### Selected extract

Thursday, May 9, 2013

T-Shirt Travels and Environmental Justice



Shantha Bloemen’s T-Shirt Travels explores recycled clothing as another aspect of the clothing industry. Although recycling t-shirts seems like a positive environmental step to take and a safe alternative to expanding landfills, T-Shirt Travels reveals some of the negative economic, social, and environmental consequences of clothing recycling as it documents an African study of the history of a t-shirt as viewed by a volunteer working in a Zambian village. Where did all these clothes come from? According to the film, in the U.S., t-shirts and other clothing go to Goodwill, the Salvation Army, and other charities where 95% of them are not unpacked. Instead, they are sold to distributors, who, once free trade opened, ship them to Africa where sellers buy bales at 10-15 cents to the pound and take them to factories. The largest export from the U.S. is used clothing.



This process explains why there are no new clothes in Zambia. In 1991, when the country’s markets were opened to free trade, clothes began arriving in Zambia by the container load, so local clothing factories went out of business. Zambia was colonized by companies that forced locals to work on colonial plantations and mines, driving citizens to famine. These colonizers built economies outside the African continent, so Zambia did not gain any of the financial benefits from the exploitation of their valuable commodities. Every American t-shirt has become a metaphor for Africa’s dilemma: Who will be left to make good on the debt? According to T-Shirt Travels, globalization has exacerbated disparities between rich and poor and encouraged economic and environmental injustices that may destroy a country and its people, the film asserts.

### Data listing
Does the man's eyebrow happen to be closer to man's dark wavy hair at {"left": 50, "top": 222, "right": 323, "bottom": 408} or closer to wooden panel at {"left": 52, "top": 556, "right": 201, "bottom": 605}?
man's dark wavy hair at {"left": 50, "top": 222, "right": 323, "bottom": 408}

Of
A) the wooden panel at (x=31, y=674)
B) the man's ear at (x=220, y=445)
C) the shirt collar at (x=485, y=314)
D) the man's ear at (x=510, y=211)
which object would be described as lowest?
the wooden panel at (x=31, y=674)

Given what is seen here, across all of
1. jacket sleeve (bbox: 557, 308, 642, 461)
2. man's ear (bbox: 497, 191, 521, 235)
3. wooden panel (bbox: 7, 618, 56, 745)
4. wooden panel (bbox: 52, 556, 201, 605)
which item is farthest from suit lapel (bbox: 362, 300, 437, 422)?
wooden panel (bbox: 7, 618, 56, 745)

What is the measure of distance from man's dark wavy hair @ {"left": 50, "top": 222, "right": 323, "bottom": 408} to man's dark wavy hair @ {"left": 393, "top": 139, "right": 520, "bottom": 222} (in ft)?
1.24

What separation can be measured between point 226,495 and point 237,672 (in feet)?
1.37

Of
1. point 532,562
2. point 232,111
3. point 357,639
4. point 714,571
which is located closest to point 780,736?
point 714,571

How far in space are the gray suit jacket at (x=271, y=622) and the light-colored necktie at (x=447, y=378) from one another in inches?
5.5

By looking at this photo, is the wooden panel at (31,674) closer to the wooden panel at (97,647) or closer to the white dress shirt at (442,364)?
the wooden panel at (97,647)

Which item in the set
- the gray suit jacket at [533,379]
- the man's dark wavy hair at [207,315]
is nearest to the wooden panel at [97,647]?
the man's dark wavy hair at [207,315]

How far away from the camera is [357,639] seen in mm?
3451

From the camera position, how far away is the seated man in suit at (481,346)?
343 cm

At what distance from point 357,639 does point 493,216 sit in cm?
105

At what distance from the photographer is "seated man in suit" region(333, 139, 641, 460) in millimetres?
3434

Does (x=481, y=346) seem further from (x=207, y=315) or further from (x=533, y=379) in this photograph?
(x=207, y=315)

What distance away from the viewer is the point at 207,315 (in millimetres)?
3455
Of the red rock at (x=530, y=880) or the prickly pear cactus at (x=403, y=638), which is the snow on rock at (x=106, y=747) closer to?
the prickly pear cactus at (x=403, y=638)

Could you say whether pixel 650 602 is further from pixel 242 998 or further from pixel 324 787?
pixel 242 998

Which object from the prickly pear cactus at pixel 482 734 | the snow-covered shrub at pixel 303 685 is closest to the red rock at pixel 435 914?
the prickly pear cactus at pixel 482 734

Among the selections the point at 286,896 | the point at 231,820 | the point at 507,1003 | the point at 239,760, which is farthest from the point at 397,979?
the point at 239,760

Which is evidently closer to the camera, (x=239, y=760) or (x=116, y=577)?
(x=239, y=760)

### Challenge A
Quote the post about T-Shirt Travels and environmental justice in full, word for word.
### Challenge B
Convert the records, everything from the line containing "Among the selections" down to the end of the records, into a two-column CSV with the columns text and answer. Put one row for each record, with each field in quotation marks and any line breaks changed to spaces.

### Exercise answer A
Thursday, May 9, 2013

T-Shirt Travels and Environmental Justice



Shantha Bloemen’s T-Shirt Travels explores recycled clothing as another aspect of the clothing industry. Although recycling t-shirts seems like a positive environmental step to take and a safe alternative to expanding landfills, T-Shirt Travels reveals some of the negative economic, social, and environmental consequences of clothing recycling as it documents an African study of the history of a t-shirt as viewed by a volunteer working in a Zambian village. Where did all these clothes come from? According to the film, in the U.S., t-shirts and other clothing go to Goodwill, the Salvation Army, and other charities where 95% of them are not unpacked. Instead, they are sold to distributors, who, once free trade opened, ship them to Africa where sellers buy bales at 10-15 cents to the pound and take them to factories. The largest export from the U.S. is used clothing.



This process explains why there are no new clothes in Zambia. In 1991, when the country’s markets were opened to free trade, clothes began arriving in Zambia by the container load, so local clothing factories went out of business. Zambia was colonized by companies that forced locals to work on colonial plantations and mines, driving citizens to famine. These colonizers built economies outside the African continent, so Zambia did not gain any of the financial benefits from the exploitation of their valuable commodities. Every American t-shirt has become a metaphor for Africa’s dilemma: Who will be left to make good on the debt? According to T-Shirt Travels, globalization has exacerbated disparities between rich and poor and encouraged economic and environmental injustices that may destroy a country and its people, the film asserts.

### Exercise answer B
text,answer
"Among the selections the point at 286,896 | the point at 231,820 | the point at 507,1003 | the point at 239,760, which is farthest from the point at 397,979?","the point at 239,760"
"Which is evidently closer to the camera, (x=239, y=760) or (x=116, y=577)?","(x=239, y=760)"